UMPI Professor Reflects on Fulbright Award
University of Maine at Presque Isle Professor Kevin McCartney is an official Fulbright alumnus after spending nearly nine months in Szczecin, Poland as the very first Fulbright Scholar from northern Maine.
During his Fulbright, McCartney undertook two large and several smaller studies connected to his research in the field of micropaleontology, delivered presentations in several Polish cities, taught a geology course, assisted student and faculty colleagues in writing English-language papers and grant proposals, and even named a new species in honor of his benefactor William Fulbright.
One of the many accomplishments of McCartney’s work in Poland was the description, in a paper soon to be submitted, of two new genera and two new species of silicoflagellates.
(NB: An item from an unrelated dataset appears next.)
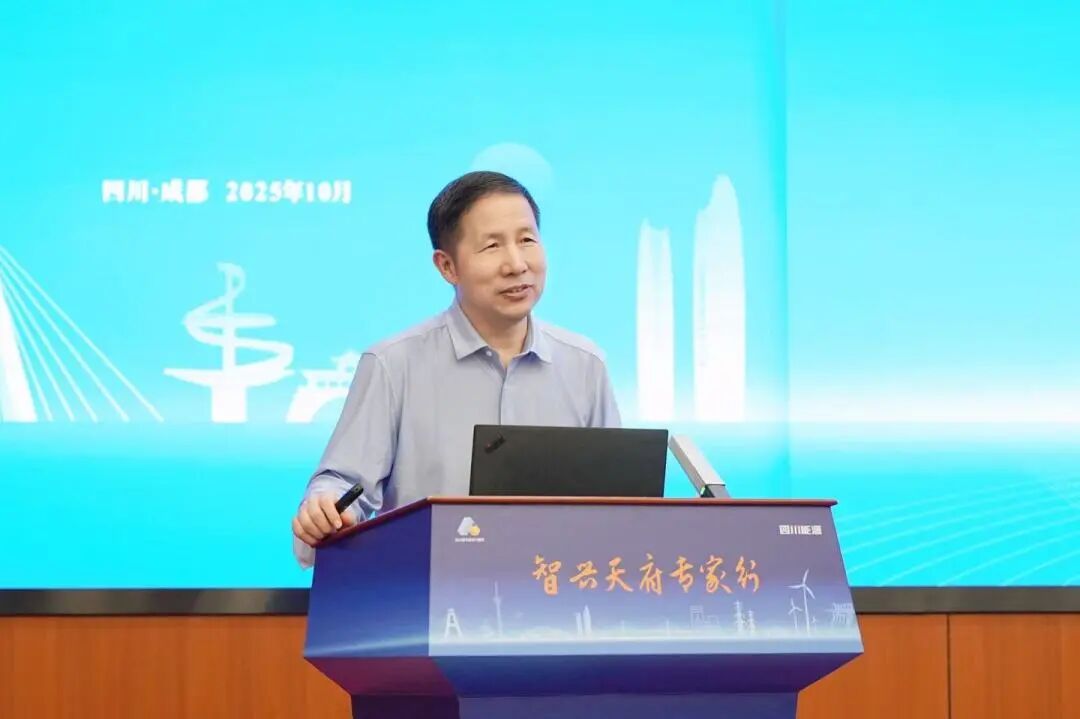 获聘“四川省专家团专家”!中大咨询持续赋能四川国资国企高质量发展 获聘“四川省专家团专家”!中大咨询持续赋能四川国资国企高质量发展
One of the new species will be named Stephanocha fulbrightii, after the famous senator, as McCartney’s way of acknowledging support of his research. McCartney has previously named a genus after the University of Maine at Presque Isle and four species after students who worked with him at the University; a Russian colleague also has recently named a new species after McCartney: Nitzschia mccartneyi.
Professor McCartney has a second large study in progress dedicated to the evolution of the silicoflagellate genus Naviculopsis, which has a long geologic history from about 58 to 18 million years ago. These silicoflagellates have fairly simple elongated skeletons, with the design occasionally occurring in other genus. McCartney is working with two students, one an undergraduate, on papers that clarify portions of this interesting evolutionary history. He is also working with a Chinese colleague on a paper about Ice Age fossils recently recovered from the Challenger Deep, which, located in the Pacific Ocean, is the deepest ocean bottom anywhere.
Photos of many sights can be seen in the daily photo-blog McCartney maintained during his time in Poland. They can be viewed at http://wp.umpi.edu/kevinsfulbright.
McCartney will return to Poland for two weeks in August. He is an invited speaker at the International Phycological Congress, an event for the scientists who study modern algae. Also planned is a talk on astronomy informal education in northern Maine before a group that is working to establish a planetarium and Planet Head Day in Szczecin.